(WRITTEN TASK A):
In the infra-Bayesianism comment, what does the abbreviation HUCs stand for?

* begin TEXT SHOWN *

Vanessa Kosoy comments on Vanessa Kosoy’s Shortform

Vanessa Kosoy Jan 16, 2021, 12:01 AM
LW: 3 AF: 1
AF
Infra-Bayesianism can be naturally understood as semantics for a certain non-classical logic. This promises an elegant synthesis between deductive/symbolic reasoning and inductive/intuitive reasoning, with several possible applications. Specifically, here we will explain how this can work for higher-order logic. There might be holes and/or redundancies in the precise definitions given here, but I’m quite confident the overall idea is sound.

We will work with homogenous ultracontributions (HUCs). $□ X$ will denote the space of HUCs over $X$ . Given $μ \in □ X$ , $S (μ) \subseteq Δ^{c} X$ will denote the corresponding convex set. Given $p \in Δ X$ and $μ \in □ X$ , $p : μ$ will mean $p \in S (μ)$ . Given $μ, ν \in □ X$ , $μ ⪯ ν$ will mean $S (μ) \subseteq S (ν)$ .

Syntax

Let $T^{ι}$ denote a set which we interpret as the types of individuals (we allow more than one). We then recursively define the full set of types $T$ by:
- $0 \in T$ (intended meaning: the uninhabited type)
- $1 \in T$ (intended meaning: the one element type)

* end TEXT SHOWN *

(WRITTEN TASK B):
Pull out each line of the listing that contains the string "point", and leave out all other lines.

* begin ENTRIES *

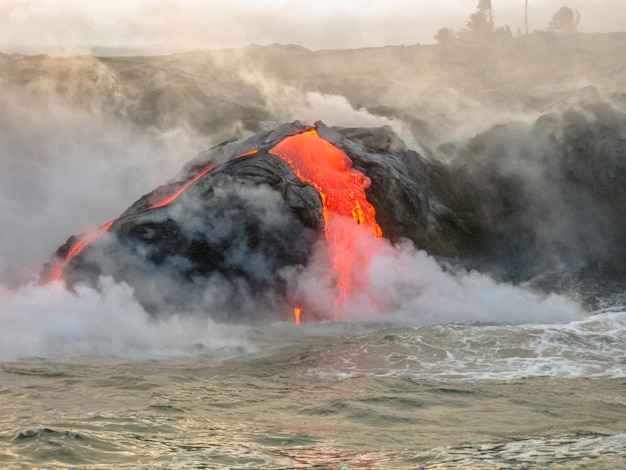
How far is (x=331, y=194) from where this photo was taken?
104 feet

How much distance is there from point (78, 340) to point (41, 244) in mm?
20778

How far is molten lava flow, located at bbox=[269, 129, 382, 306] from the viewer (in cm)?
3041

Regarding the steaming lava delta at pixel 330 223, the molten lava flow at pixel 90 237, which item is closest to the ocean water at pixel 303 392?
the steaming lava delta at pixel 330 223

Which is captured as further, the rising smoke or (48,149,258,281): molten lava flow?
(48,149,258,281): molten lava flow

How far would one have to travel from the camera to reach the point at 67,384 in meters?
17.3

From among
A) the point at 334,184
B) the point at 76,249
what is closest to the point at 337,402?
the point at 76,249

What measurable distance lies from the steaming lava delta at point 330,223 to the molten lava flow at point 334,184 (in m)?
0.05

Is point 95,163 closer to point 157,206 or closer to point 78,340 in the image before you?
point 157,206

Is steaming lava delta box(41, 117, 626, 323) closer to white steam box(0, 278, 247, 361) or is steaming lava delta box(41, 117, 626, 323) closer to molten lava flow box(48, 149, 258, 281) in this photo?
molten lava flow box(48, 149, 258, 281)

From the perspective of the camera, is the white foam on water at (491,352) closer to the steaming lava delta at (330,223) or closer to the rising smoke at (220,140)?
the rising smoke at (220,140)

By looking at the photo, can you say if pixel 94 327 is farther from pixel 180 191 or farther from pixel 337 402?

* end ENTRIES *

(EXERCISE OUTPUT A):
Homogenous ultracontributions.

(EXERCISE OUTPUT B):
How much distance is there from point (78, 340) to point (41, 244) in mm?
How far would one have to travel from the camera to reach the point at 67,384 in meters?
A) the point at 334,184
B) the point at 76,249
what is closest to the point at 337,402?
the point at 76,249
What measurable distance lies from the steaming lava delta at point 330,223 to the molten lava flow at point 334,184 (in m)?
Is point 95,163 closer to point 157,206 or closer to point 78,340 in the image before you?
point 157,206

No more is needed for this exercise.